■ **QUOTED TEXT**
--- begin ---

There are almost certainly differences in usage patterns between landline phones and cell phones that could be exploited to improve survey participation rates. For cost reasons, unraveling these differences and maximizing contact rates and efficiency can be especially important for cell surveys. Cell surveys tend to be more expensive than landline surveys due to lower response rates (ZuWallack, 2009). A logical starting point for cell calling patterns is to adapt existing methods from landline calling, and it is likely that many survey organizations have taken this approach. However, using nearly identical rules for both sample types may not be an optimal strategy. We look to expand previous work and identify differences that can be used to tailor rules specifically for cell sample.

--- end ---

■ **DATA**
--- begin ---

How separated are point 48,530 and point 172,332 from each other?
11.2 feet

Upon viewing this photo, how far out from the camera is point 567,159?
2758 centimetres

--- end ---

■ **YOUR TASKS**
(1) Answer these questions using the passage on survey calling for landline and cell phones.
(a) What does the passage give as the reason cell surveys tend to cost more than landline surveys?
(b) What does the passage call a logical starting point for cell calling patterns?
(c) Which strategy does the passage say may not be optimal?
(2) Carry on the passage on survey calling for landline and cell phones, starting after its final sentence.

■ **ANSWER SET**
(1)
(a) Lower response rates.
(b) Adapting existing methods from landline calling.
(c) Using nearly identical rules for both sample types.

(2)
There is quite a bit of previous research on the best times to make call attempts for landline surveys. Landline contact rates tend to be higher on week nights (after 5:00 pm) than they are during weekday mornings and afternoons, when many respondents may be at work (Brick, et al., 1996, Massey, et al., 1996, Montgomery, et al., 2011, Stec, et al., 2004). Weekend calling often results in higher contact rates than weekday daytime calling as well (Massey, et al., 1996, Stec, et al., 2004). There is less previous research available on the best times to call for cell phone surveys, but early work indicates that contact rates are more consistent across dialing times for cell phone surveys than they are for landline surveys (Brick, et al., 2007, Montgomery, et al., 2011, Yuan, et al., 2005). Previous work (Brick, et al., 2007) also notes that refusals are more prevalent for cell sample than landline sample.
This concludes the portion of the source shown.